WRITTEN REQUEST A - What are the numbered axioms in the text on docs as publishing? Give each number with its title.
WRITTEN REQUEST B - In the text on docs as publishing, change "blank page" to "empty page", then give the passage starting at "docs start as" and ending at "(see MANY examples!)".
WRITTEN REQUEST C - Continue the text on docs as publishing, picking up after its final line.

Axiom 6: The cheaper and easier a publishing tool is to use, the more ripe it is for challenging power hierarchies
A tool that requires more technical literacy, time, or money becomes inherently inaccessible to many with less power, and its form will appropriately and intentionally project class, prestige, and rarity. For that reason, a feature-rich custom website designed and built by a web development agency can only have so much radical potential. A tool that is free, and whose interface is a common word processor immediately understandable by most creators and consumers, will often incorporate fringe ideas and language in a way that these websites do not.
Axiom 7: Some forms of publishing have softer edges than others
A platonic zine is that book made up of collaged scans, unedited handwriting that you print on printer paper at the apartment of the last person you still know with a printer. It's the book you fold tediously one by one, tie shut with a piece of string or a few staples, and hand out to your friends or sell for a few quarters at the local cafe. It's the book that will never make headlines, or a profit, or see the inside of a Barnes & Noble. It's that book, in the words of Oakley, "made without access to anything substantial to produce a work with substance," whose value "does not come from rarity but commonality."
Axiom 8: A doc is like a zine
The only thing that is special about a doc is that there is nothing special about a doc. Take its url:
Like a door to a home, or the cover of a book, this url tells a narrative about what you will find inside before it's even opened. Unmemorable, unexceptional, unoptimized. Anybody could have published this, it says. And indeed, anyone could have (in form, if not in content). And this is where its power lies. Because a tool that anyone can use (cheap, accessible, recognizable) is a tool that can be used by anyone. A doc is a website with soft edges.
docs start as a blank page…but pulled into the public
"to publish is the default position of being human"
if a tool allows publishing, people will publish…regardless of the intended purpose! — "The arc of specialized publishing bends towards generalized publishing"
"A doc is a distinct, shareable object" (see MANY examples!)
"The cheaper and easier a publishing tool is to use, the more ripe it is for challenging power hierarchies"
"Some forms of publishing have softer edges than others"

EXTRACTED MATERIAL -
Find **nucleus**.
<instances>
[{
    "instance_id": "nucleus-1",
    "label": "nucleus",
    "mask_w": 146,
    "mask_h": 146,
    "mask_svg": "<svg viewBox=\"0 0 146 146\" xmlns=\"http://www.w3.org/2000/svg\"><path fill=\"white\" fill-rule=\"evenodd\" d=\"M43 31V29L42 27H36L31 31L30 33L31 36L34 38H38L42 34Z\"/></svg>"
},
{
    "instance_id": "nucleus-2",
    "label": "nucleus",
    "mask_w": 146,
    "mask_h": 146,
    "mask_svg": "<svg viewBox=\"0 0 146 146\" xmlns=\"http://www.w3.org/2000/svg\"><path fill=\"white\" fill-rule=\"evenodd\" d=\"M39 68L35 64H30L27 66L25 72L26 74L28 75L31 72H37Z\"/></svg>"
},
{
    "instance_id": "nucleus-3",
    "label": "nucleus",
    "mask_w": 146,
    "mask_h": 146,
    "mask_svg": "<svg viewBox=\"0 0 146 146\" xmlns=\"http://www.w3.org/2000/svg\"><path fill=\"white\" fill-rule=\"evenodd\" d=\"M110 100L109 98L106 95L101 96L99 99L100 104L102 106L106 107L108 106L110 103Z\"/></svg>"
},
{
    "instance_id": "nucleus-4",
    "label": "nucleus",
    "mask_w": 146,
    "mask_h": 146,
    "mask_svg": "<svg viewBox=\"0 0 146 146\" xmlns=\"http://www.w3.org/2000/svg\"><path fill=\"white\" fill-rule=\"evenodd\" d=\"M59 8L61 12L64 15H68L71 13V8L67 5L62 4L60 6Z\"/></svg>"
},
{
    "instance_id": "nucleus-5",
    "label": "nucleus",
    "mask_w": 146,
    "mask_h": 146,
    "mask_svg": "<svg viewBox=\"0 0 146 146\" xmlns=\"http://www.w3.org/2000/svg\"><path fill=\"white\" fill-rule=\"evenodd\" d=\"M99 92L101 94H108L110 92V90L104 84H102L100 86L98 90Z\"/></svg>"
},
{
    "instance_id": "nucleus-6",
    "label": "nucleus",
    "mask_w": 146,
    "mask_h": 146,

TASK OUTPUT A -
Axiom 6: The cheaper and easier a publishing tool is to use, the more ripe it is for challenging power hierarchies
Axiom 7: Some forms of publishing have softer edges than others
Axiom 8: A doc is like a zine

TASK OUTPUT B -
docs start as a empty page…but pulled into the public
"to publish is the default position of being human"
if a tool allows publishing, people will publish…regardless of the intended purpose! — "The arc of specialized publishing bends towards generalized publishing"
"A doc is a distinct, shareable object" (see MANY examples!)

TASK OUTPUT C -
"A doc is like a zine"…the only thing that is special is that there is nothing special…unmemorable URLs, anyone could have made it…"a doc is a website with soft edges"
and ALSO…"A doc is not like a zine"…it shows no wear, always appears brand new, but bears marks of presence, and a "a permanent impermanence" b/c it can always be edited or deleted…also, while free, "a doc does require subservience to Google"; "Anything radical published on Google Docs is published in spite of Google Docs" — but…perhaps NOT ANYMORE :)
"To witness a doc’s soft edges, all you need to do is feel…the urge to write, the urge to share…feel the urgency, the attention, the fragility…
Ideas for cultivating the doc web (Leaflet + beyond!)
product experiments
interlinking docs
FOCUS ON THE WEB! THE LINKS & CONNECTIONS!
important to make this easy
could make docs feel like they have softer edges (blurred line between sub-pages + distinct docs)
social features
Bluesky integration for comments
maybe other things like sharing & feeds too
expressivity
ideas around queryable docs / doc as CMS
presence
doc as shared environment, collaborative surface or container, etc.
@-mentioning others directly within a doc
interactivity
tools for coordinating / events (WIP!)
other social building blocks…comments? reactions?
shareability
unique urls; custom domains
collaborative projects / events
DocLetter sounds like a great one
I wonder what other things we could host, like some of our past writing sessions / zine week
other tools / integrations
Bluesky (see above)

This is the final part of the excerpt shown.